● Spatial reasoning question data:
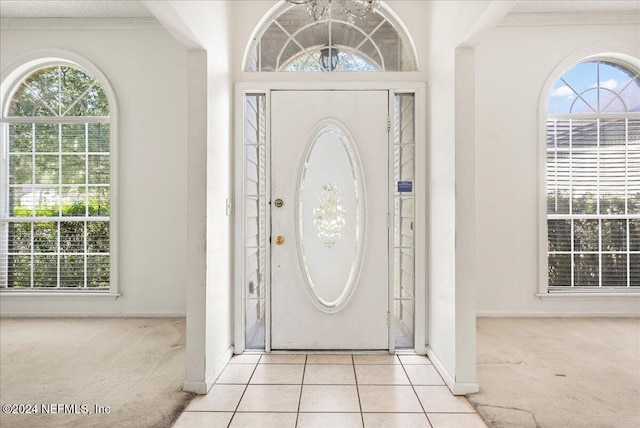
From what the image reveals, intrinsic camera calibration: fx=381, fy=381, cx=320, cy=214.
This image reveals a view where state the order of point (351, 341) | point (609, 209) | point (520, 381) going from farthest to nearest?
1. point (609, 209)
2. point (351, 341)
3. point (520, 381)

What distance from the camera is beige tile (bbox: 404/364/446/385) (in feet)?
8.42

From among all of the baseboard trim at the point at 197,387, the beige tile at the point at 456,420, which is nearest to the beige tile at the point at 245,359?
the baseboard trim at the point at 197,387

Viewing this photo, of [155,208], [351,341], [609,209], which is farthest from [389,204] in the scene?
[609,209]

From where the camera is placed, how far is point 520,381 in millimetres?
2551

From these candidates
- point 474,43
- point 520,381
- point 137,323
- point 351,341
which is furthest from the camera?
point 137,323

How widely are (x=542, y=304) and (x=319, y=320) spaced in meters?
2.42

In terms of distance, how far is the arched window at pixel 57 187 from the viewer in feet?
13.2

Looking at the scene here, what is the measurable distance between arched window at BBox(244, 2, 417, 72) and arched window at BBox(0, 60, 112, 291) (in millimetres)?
2007

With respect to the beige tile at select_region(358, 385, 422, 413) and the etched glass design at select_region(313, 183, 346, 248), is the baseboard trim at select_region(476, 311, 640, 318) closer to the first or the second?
the beige tile at select_region(358, 385, 422, 413)

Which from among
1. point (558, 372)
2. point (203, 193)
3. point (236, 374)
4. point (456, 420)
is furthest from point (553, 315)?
point (203, 193)

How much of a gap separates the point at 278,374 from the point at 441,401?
109 centimetres

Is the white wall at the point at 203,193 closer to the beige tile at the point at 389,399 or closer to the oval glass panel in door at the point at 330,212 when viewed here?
the oval glass panel in door at the point at 330,212

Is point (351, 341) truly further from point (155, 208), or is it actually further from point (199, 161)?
point (155, 208)

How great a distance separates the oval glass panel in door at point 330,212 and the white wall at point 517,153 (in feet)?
5.14
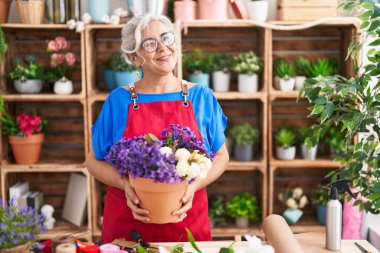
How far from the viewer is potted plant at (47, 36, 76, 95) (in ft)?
11.1

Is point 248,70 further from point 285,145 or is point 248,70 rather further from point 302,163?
point 302,163

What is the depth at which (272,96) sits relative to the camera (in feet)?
11.1

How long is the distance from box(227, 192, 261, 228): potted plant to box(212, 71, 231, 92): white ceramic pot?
2.52 feet

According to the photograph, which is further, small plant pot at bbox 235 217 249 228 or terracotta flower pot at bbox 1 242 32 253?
small plant pot at bbox 235 217 249 228

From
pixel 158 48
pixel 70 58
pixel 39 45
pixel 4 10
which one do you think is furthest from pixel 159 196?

● To do:
Quote the entries word for word, beginning with the line that contains "Is point (351, 341)" and continuing through the end of the entries. Leave the pictures out of your answer.

● Solution for this task:
Is point (351, 341) truly further from point (155, 208), or is it actually further from point (199, 161)?
point (155, 208)

How great a distance separates the oval glass panel in door at point 330,212 and the white wall at point 517,153 (in feet)?
5.14
How far from the viewer is potted plant at (47, 36, 76, 95) (in ft)?
11.1

Is point 248,70 further from point 285,145 or is point 248,70 rather further from point 302,163?
point 302,163

What is the depth at which (272,96) sits relative to the camera (in feet)?
11.1

How long is the distance from box(227, 192, 261, 228): potted plant to box(212, 71, 231, 92): white ceramic pot?
2.52 feet

According to the photograph, which is further, small plant pot at bbox 235 217 249 228 or terracotta flower pot at bbox 1 242 32 253?
small plant pot at bbox 235 217 249 228

From
pixel 158 48
pixel 70 58
pixel 39 45
pixel 4 10
which one do you think is furthest from pixel 159 196?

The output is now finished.